◆ **OBJECTIVE**
Reproduce every line of the data below without any change, omitting the pictures.

◆ **Spatial relation data**
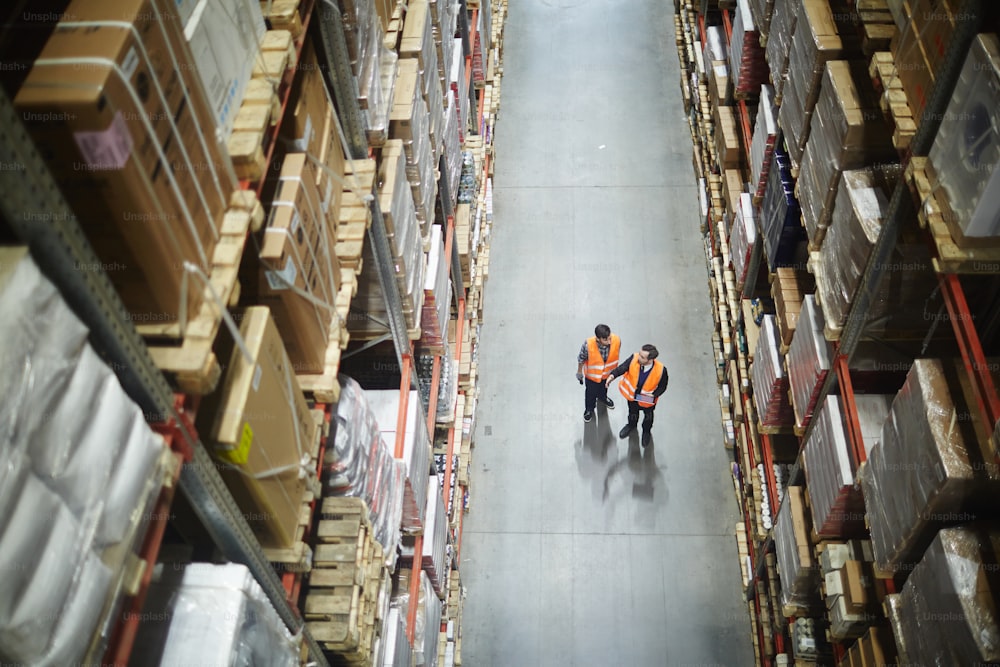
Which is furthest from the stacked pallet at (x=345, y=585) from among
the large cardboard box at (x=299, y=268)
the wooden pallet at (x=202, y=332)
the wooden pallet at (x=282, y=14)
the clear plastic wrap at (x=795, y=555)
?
the clear plastic wrap at (x=795, y=555)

◆ **COMPLETE RESPONSE**
Which is furthest from the stacked pallet at (x=345, y=585) from among
the large cardboard box at (x=299, y=268)
the wooden pallet at (x=202, y=332)
the wooden pallet at (x=282, y=14)
the clear plastic wrap at (x=795, y=555)
?
the clear plastic wrap at (x=795, y=555)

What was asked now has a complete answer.